Anhand der App können Nutzer nachvollziehen, wie die Festung auf dem Hohentwiel aussah, bevor sie zerstört wurde.
Anhand der App können Nutzer nachvollziehen, wie die Festung auf dem Hohentwiel aussah, bevor sie zerstört wurde. | Bild: Staatliche Schlösser und Gärten Baden-Württemberg. 

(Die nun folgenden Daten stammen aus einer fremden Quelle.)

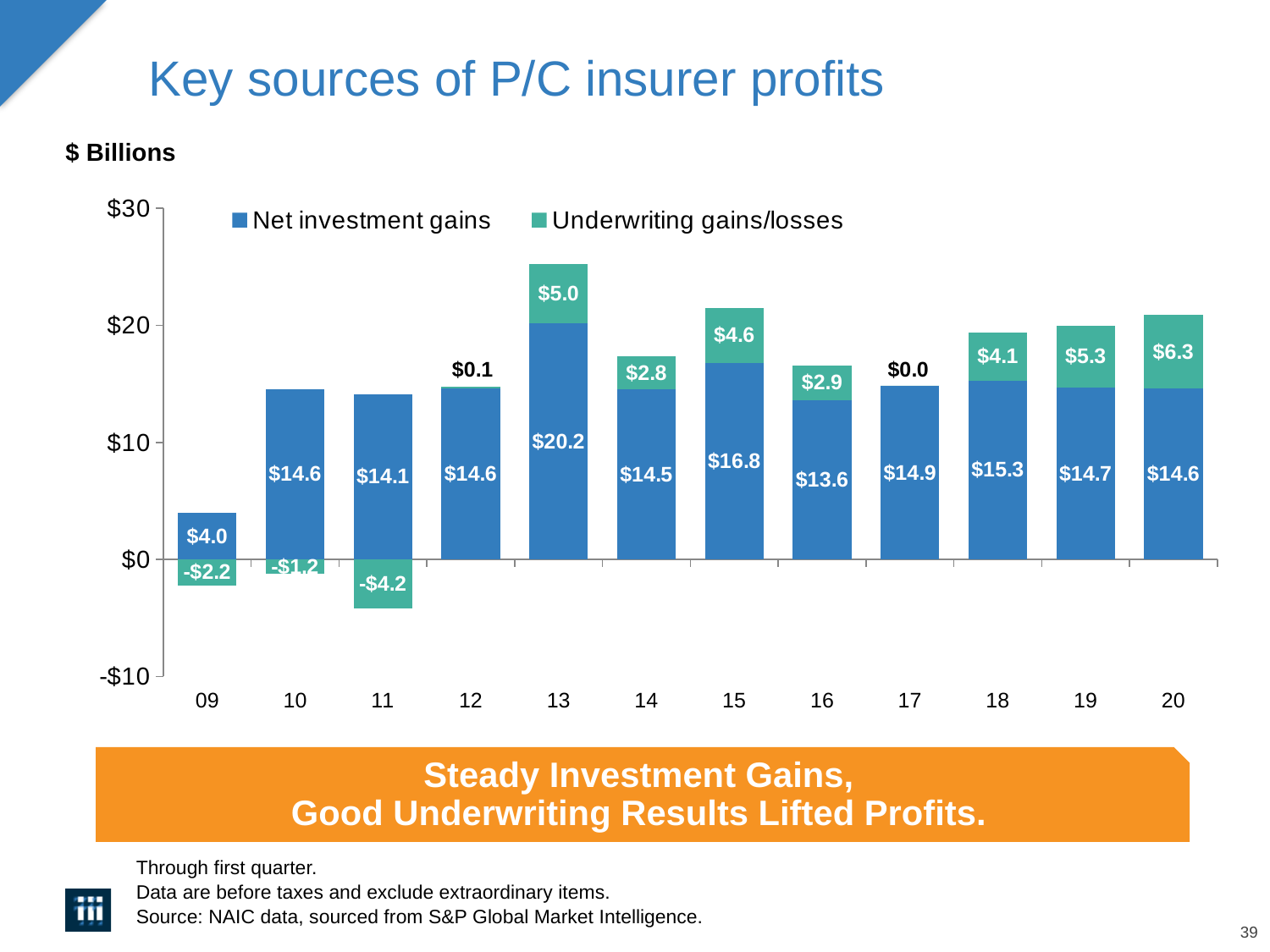
What is the value of Underwriting gains/losses for 11? -$4.2 Which is larger, Underwriting gains/losses in 19 or in 18? 19 What is the total of the stacked bar for 15? $21.4 What is the value of Underwriting gains/losses for 20? $6.3 What kind of chart is shown on the slide? Stacked bar chart Which year has the highest Net investment gains? 13 How many years are shown on the x axis? 12 What is the value of Net investment gains for 13? $20.2 What is the difference between Net investment gains in 13 and in 16? $6.6 Which year has the lowest Underwriting gains/losses? 11 How many series does the legend list? 2 Which year has the lowest Net investment gains? 09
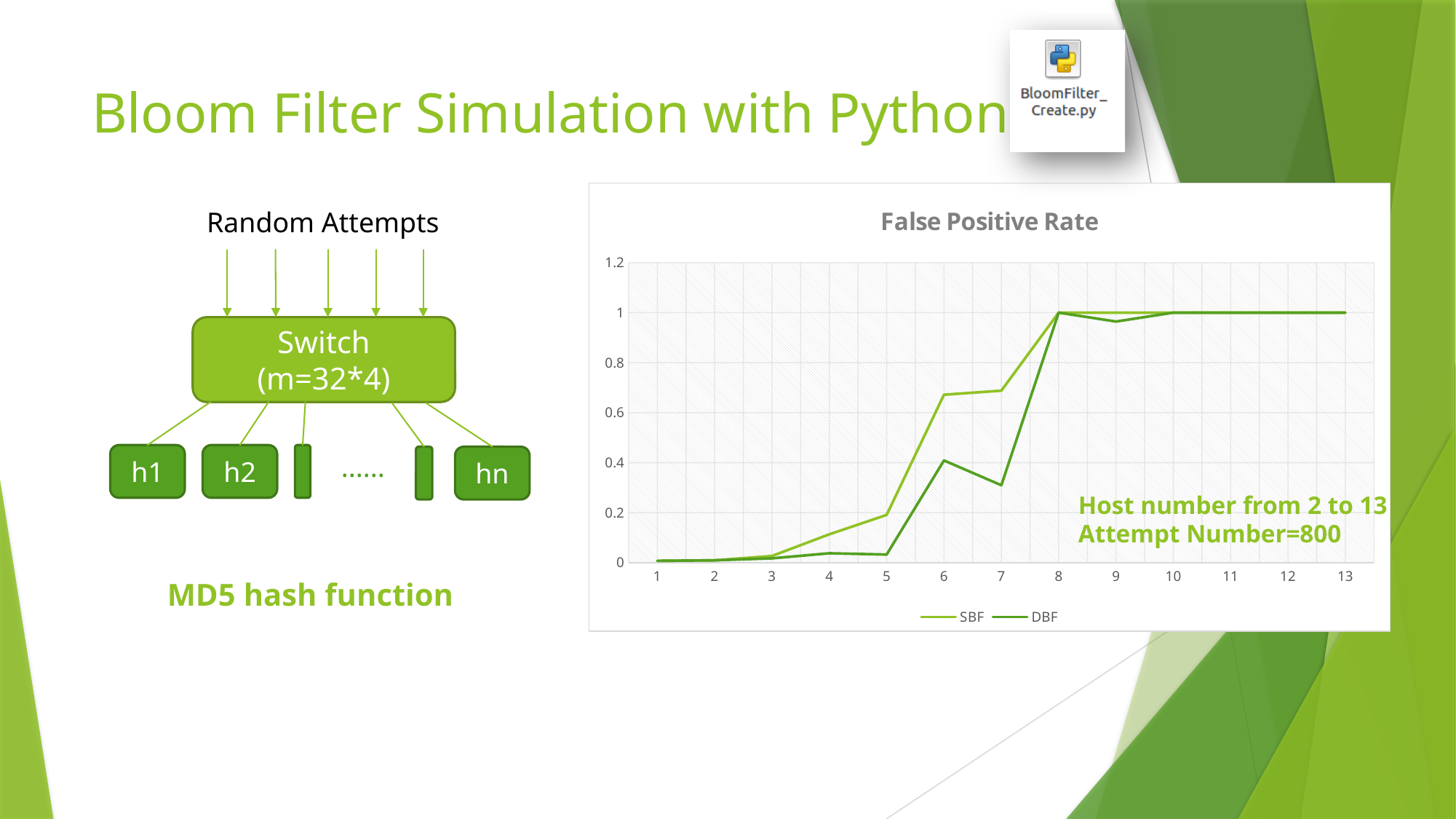
Is the DBF value at x = 6 greater or less than 0.2? greater What is the SBF value at x = 13? 1 What are the names of the two series in the legend? SBF and DBF Is the DBF value at x = 7 greater or less than 0.4? less What is the title of the chart? False Positive Rate Is the SBF value at x = 6 greater or less than 0.6? greater Do the false positive rate values generally rise or fall as x increases from 1 to 8? rise What kind of chart is shown on the slide? line chart At x = 7, which series has the higher false positive rate, SBF or DBF? SBF How many points are plotted along the x axis for each series? 13 How many series does the chart legend list? 2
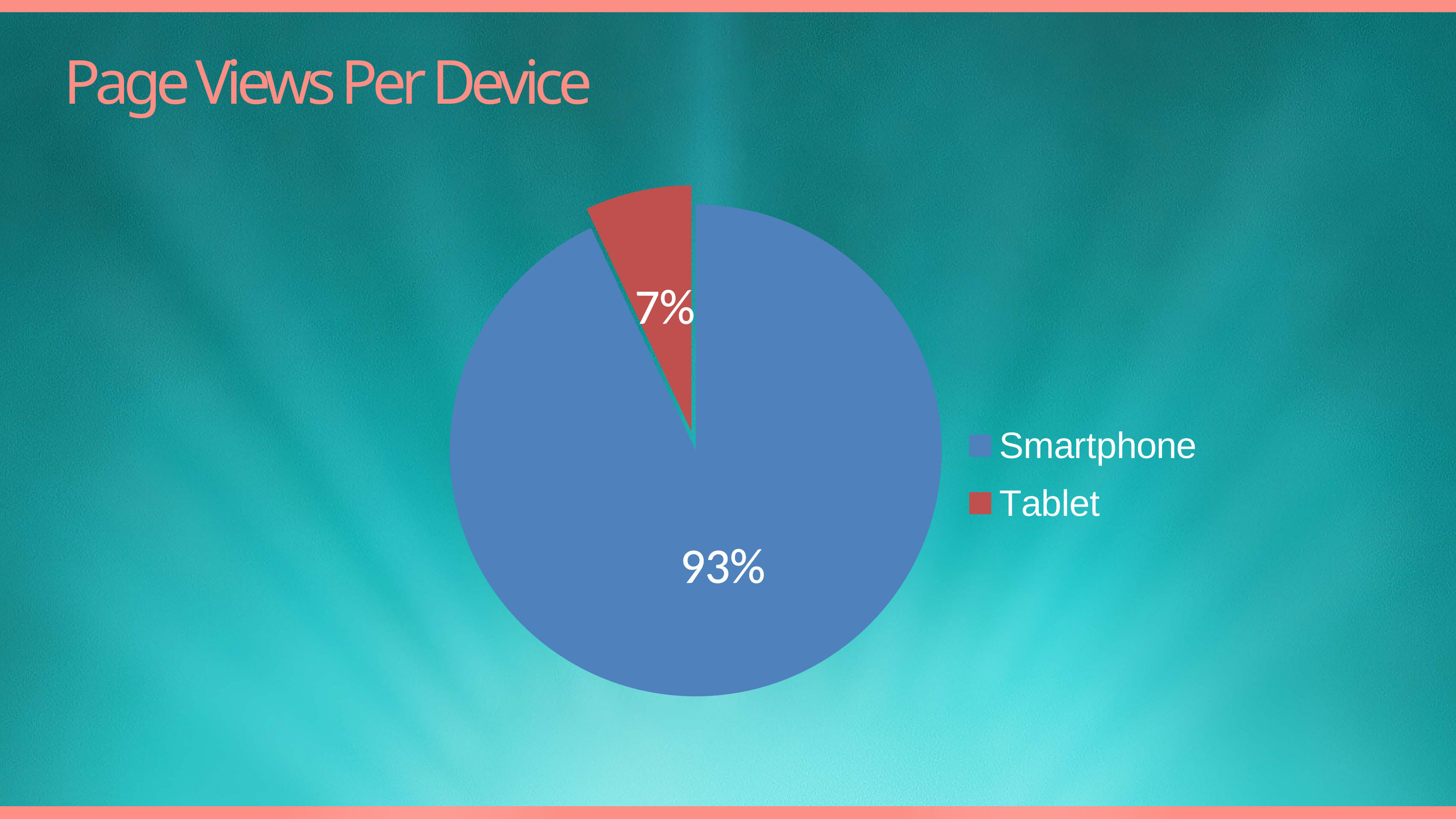
How many entries does the legend list? 2 How many slices does the pie chart have? 2 What is the difference in percentage points between the Smartphone and Tablet shares? 86 What share of page views comes from Smartphone? 93% Which device has the smallest share of page views? Tablet Which device has the largest share of page views? Smartphone What type of chart is shown on the slide? Pie chart What is the title of the slide? Page Views Per Device Which is larger, the Smartphone share or the Tablet share? Smartphone What colour is the Tablet slice? Red What share of page views comes from Tablet? 7%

Etwas ganz Besonderes bietet die App Besuchern mit der Möglichkeit, das gesamte Gelände über die so genannte Ego-View-Perspektive zu erfahren. „Wie bei einem Videospiel können Gäste über Smartphone oder Tablet die rekonstruierte Festung um sich herumgehend erleben. Dort, wo heute nur noch Mauerreste stehen, sieht man auf dem Bildschirm intakte Gebäude um sich und kann so die Atmosphäre des historischen Raumes nachempfinden“, erklärt Schwartz.

Völlig neu in der Museumswelt

Die sich dem jeweiligen Besucherstandpunkt stets angleichenden Modelle werden allein über GPS gesteuert. Eine solche Besuchererfahrung ist etwas völlig Neues in der Museumswelt.

Verzögerung durch Corona

Eigentlich sollte die App den Besuchern in Singen schon seit Frühling 2020 zur Verfügung stehen. Doch die lange Sperrung der Anlage wegen Steinschlags und die anschließende Corona-Pandemie verzögerten das Projekt. Jetzt konnten Frithjof Schwartz und Experten aus ganz Deutschland das Projekt beenden. Und Besucher brauchen anstelle von blühender Fantasie nur noch ihr Smartphone, um per Zeitreise die Burganlage zu entdecken.